Dans le monde de la lutte contre le VIH, les abus et l’utilisation abusive des lois pénales affectent non seulement le droit à la santé, mais aussi une multitude de droits, notamment ceux touchant à la non-discrimination, au logement, à la sécurité des personnes, à la liberté de mouvement, à la vie familiale, à la vie privée et à l’intégrité physique, et dans les cas extrêmes, au droit à la vie. Par exemple, dans les pays où le travail du sexe est criminalisé, les travailleurs et travailleuses du sexe sont 7 fois plus susceptibles de vivre avec le VIH que dans des pays où cette activité est encadrée par la loi. Souvent, la loi et les forces de l’ordre ne protègent pas les personnes criminalisées. Pourtant, les communautés criminalisées, en particulier les femmes, sont souvent plus susceptibles d’avoir besoin de cette protection qui leur est refusée.

Christine Stegling, directrice exécutive adjointe du service de l’appui et des données de l’ONUSIDA, a déclaré : « Je salue le lancement de ces principes à l’occasion de la Journée internationale de lutte pour les droits des femmes (JIF).
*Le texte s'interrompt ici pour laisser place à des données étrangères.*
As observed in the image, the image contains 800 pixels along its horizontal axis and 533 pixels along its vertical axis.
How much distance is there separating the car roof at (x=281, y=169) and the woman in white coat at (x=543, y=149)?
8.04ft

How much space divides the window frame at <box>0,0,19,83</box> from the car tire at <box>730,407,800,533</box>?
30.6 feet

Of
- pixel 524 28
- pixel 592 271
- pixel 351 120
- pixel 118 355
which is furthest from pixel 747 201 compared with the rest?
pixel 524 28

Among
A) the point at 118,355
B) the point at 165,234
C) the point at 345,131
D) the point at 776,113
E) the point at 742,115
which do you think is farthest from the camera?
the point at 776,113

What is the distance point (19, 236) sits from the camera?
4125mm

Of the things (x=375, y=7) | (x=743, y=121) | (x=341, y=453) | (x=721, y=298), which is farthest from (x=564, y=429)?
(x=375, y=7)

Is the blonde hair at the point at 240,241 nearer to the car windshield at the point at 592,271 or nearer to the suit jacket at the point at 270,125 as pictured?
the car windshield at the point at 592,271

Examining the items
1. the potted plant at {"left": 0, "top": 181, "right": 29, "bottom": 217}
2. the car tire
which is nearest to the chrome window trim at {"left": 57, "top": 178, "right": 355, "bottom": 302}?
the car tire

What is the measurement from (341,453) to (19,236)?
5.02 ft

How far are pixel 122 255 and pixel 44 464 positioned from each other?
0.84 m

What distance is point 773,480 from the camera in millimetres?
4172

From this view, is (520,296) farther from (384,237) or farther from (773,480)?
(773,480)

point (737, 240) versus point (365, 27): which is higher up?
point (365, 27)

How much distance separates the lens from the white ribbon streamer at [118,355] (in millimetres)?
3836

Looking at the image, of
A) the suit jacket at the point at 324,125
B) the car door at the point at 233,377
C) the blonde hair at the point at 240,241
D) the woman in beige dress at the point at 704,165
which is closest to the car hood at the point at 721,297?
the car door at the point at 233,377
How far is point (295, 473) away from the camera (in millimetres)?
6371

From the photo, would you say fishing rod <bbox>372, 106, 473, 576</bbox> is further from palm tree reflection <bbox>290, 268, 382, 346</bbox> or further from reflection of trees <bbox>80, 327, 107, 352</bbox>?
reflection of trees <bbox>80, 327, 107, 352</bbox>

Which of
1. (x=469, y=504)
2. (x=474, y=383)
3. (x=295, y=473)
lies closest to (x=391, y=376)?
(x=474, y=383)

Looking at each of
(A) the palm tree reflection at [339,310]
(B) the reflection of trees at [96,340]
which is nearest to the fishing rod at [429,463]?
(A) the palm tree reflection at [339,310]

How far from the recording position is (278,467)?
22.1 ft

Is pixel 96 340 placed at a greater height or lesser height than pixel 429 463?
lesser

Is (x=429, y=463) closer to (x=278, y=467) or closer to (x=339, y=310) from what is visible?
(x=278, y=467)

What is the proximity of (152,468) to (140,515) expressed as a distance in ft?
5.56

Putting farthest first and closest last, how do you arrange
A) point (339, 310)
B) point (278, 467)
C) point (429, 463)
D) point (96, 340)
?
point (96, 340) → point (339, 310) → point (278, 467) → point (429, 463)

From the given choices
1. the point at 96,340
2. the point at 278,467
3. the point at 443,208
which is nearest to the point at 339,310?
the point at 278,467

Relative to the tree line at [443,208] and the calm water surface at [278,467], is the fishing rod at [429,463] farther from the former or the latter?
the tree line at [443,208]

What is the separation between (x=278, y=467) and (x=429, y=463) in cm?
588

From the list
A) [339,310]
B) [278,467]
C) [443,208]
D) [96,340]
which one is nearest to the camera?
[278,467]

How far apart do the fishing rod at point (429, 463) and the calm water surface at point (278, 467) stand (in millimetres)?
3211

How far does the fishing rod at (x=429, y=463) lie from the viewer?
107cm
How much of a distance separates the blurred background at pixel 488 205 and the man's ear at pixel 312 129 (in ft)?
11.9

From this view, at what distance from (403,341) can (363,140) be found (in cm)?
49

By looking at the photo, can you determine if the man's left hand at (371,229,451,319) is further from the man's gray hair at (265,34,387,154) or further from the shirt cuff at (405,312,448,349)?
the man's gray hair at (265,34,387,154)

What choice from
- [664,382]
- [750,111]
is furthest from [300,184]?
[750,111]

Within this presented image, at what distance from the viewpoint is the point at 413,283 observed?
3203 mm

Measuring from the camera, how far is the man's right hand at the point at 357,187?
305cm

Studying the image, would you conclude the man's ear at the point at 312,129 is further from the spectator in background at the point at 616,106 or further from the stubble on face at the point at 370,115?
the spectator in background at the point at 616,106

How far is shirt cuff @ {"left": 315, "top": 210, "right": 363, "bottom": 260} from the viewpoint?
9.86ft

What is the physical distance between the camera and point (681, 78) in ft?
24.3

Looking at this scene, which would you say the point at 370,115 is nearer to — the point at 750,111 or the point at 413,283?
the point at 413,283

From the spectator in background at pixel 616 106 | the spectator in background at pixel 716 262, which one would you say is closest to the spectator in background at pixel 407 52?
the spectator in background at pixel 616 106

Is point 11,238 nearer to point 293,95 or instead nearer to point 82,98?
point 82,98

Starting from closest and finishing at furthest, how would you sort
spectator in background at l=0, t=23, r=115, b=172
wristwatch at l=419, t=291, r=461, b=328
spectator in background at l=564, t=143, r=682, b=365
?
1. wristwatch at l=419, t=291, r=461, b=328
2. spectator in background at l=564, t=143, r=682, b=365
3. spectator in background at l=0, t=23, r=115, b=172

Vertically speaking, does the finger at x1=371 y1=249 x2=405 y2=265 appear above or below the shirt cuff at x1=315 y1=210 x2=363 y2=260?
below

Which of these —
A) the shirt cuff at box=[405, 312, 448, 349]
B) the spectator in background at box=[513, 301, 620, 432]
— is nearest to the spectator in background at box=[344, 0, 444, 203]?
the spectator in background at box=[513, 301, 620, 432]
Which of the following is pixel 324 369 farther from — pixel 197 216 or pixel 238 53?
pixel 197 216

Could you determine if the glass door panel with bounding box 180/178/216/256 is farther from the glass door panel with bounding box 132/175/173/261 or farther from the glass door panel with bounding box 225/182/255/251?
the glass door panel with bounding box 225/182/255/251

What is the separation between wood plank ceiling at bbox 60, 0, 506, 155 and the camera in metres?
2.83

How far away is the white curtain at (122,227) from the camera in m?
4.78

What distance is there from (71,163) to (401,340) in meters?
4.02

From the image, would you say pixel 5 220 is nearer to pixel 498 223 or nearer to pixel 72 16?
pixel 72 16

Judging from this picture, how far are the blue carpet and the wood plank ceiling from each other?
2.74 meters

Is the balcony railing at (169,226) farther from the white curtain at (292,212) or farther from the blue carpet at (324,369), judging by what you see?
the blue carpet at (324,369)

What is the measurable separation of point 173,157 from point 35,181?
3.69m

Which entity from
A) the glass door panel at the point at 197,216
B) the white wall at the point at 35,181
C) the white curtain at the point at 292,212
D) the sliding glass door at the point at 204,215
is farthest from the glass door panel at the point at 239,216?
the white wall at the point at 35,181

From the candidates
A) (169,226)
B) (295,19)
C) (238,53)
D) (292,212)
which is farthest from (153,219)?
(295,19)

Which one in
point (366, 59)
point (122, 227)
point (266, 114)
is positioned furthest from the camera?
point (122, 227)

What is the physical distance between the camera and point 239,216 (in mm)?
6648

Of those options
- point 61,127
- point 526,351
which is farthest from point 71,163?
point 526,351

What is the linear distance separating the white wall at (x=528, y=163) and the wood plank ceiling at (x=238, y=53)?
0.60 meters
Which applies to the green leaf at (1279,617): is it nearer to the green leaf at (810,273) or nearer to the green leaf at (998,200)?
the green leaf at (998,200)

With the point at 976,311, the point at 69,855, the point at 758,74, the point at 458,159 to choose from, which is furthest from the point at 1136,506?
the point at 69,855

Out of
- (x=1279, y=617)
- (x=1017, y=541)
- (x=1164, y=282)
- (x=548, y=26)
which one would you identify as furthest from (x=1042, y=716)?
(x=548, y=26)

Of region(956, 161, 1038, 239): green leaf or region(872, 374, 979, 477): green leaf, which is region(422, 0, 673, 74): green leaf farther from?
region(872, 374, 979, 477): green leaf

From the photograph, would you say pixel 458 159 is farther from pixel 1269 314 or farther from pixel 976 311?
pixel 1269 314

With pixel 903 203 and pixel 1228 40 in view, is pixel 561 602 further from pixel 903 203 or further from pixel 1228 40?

Ils reconnaissent les effets néfastes que le droit pénal peut avoir, et a trop souvent, sur les femmes dans toute leur diversité. »

« Nous ne mettrons pas fin au sida comme menace de santé publique tant que ces lois pernicieuses subsisteront », a-t-elle ajouté. « Ces principes seront d’une grande utilité pour nous et nos partenaires dans les efforts que nous entreprenons. »

Le Haut-Commissaire aux droits humains, Volker Türk, a également souligné l’importance de la JIF : « Aujourd’hui, nous avons tous et toutes l’occasion de réfléchir sur les rapports de force et les systèmes dominés par les hommes. »

Il a clos son discours en affirmant : « Je suis heureux que vous ayez fait ce travail. Nous devons l’utiliser et nous devons également l’utiliser dans un contexte beaucoup plus politique lorsqu’il s’agit de contrer précisément cette dynamique des rapports de force. »

« Nous devons véritablement poser ces questions et veiller à ce qu’elles fassent partie intégrante de la définition future des droits humains », a-t-il déclaré.

En conclusion, la présidente du Réseau mondial des projets sur le travail du sexe basé au Kenya, Phelister Abdalla, a dit : « La criminalisation du travail du sexe envoie le message qu’il est possible d’abuser des travailleurs et travailleuses du sexe... Nous sommes des êtres humains et les travailleurs et travailleuses du sexe ont le droit de jouir de tous les droits humains. »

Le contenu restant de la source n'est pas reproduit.